The greybox fuzzer mutates the seed inputs to generate new inputs for testing the target program.

The number of new inputs to be generated with a seed input is called "energy".

We can see energy represents the "importance" of seeds.

Here we propose to use "input potential" to evaluate the importance.

Input potential refers to the potential benefits (coverage/crashes) the fuzzer can get through mutating that input.

The intuition of this input potential score is that the importance of a seed drops if the more complex codes near its execution are covered by the fuzzer.

So in Cerebro, we proposed an algorithm to quickly evaluated this input potential score as the context changes dynamically.

Roles of the 4 different queues

Unlike traditional greybox fuzzers which only have 1 queue, Cerebro maintains 4 different queues to quickly calculate the Pareto Frontier on the fly.

Below is the relationship between the 4 queues:

Before explaining the roles of the 4 queues, we need to explain the term "cycle".

If the greybox finished fuzzing(mutating) all the seeds in the queue once, we say that the fuzzer finished a cycle.

In one cycle:

"Frontier" contains the seeds on the Pareto Frontier.

"Dominion" contains the seeds dominated by the seeds on the Pareto Frontier.

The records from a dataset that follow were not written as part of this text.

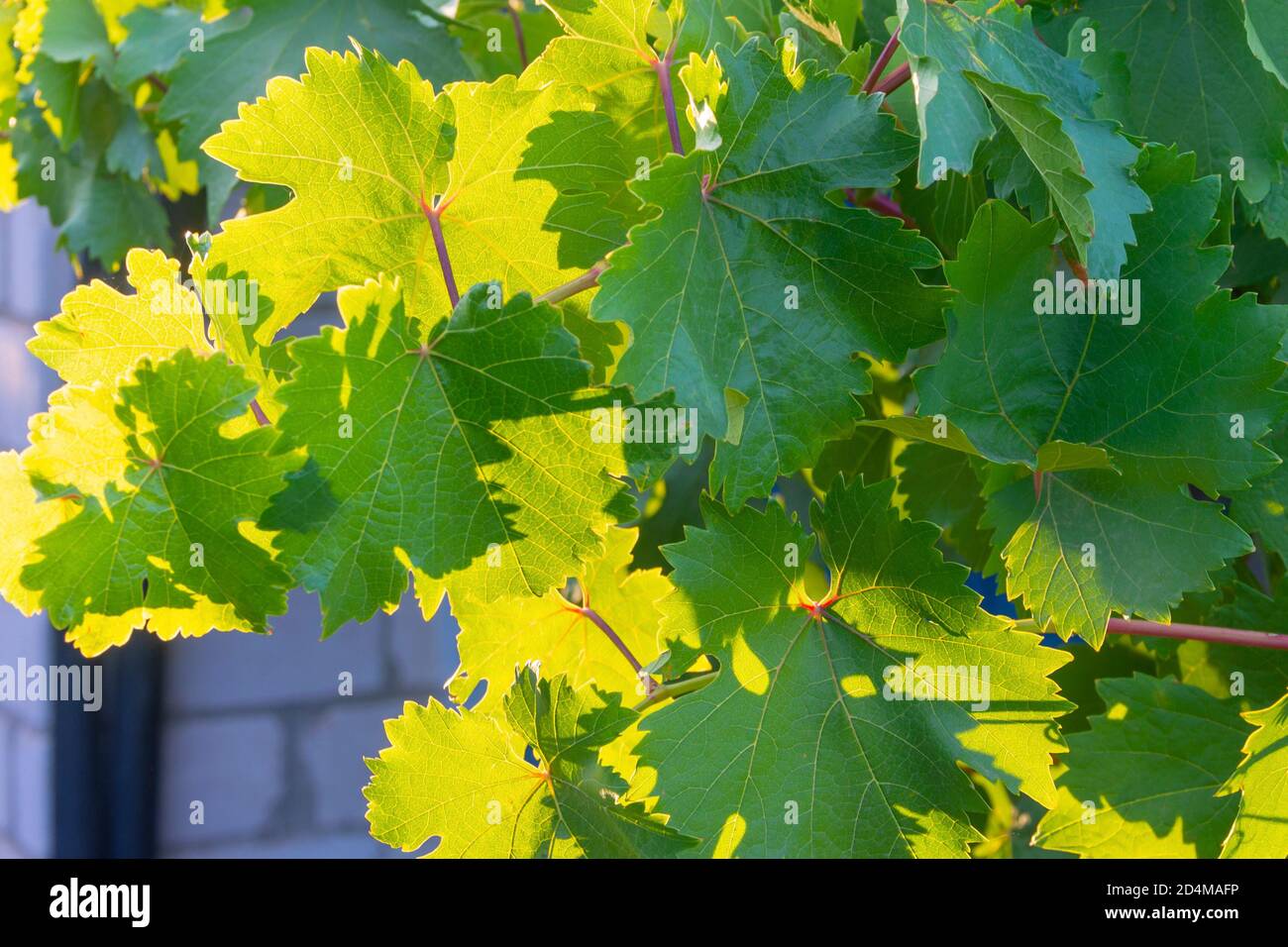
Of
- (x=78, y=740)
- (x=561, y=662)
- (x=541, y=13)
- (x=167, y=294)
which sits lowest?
(x=78, y=740)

Once the fuzzer finished fuzzing the seeds in the "Frontier", the seeds with the lowest ranks in the "Dominion" automatically become the new "Frontier".

Here the concept of rank is from NSGA-II (https://www.iitk.ac.in/kangal/Deb_NSGA-II.pdf).

Basically, the process can be treated peeling an onion.

The out most layer is considered as the "Pareto Frontier".

After peeling the out most layer, another layer will automatically become the new out most layer.

So we always have the out most layer as the new Pareto Frontier of the rest of the onion.

Because coverage-based greybox fuzzers always keep new inputs as seeds if they can bring in new coverage.

So the "Newly Added" queue works as a buffer keeping all the new seeds generated based on the seeds on the current Pareto Frontier.

The seeds in "Newly Added" will also be given ranks and they will be merged into the "Dominion" and form the new "Frontier" once the fuzzer finished fuzzing the current "Frontier".

If a seed is fuzzed in current cycle, it will be put into the queue "Recycled".

Once the fuzzer finished a cycle, all the seeds will be transferred from "Recycled" to "Dominion", and the new "Frontier" will be calculated based on the current "Dominion".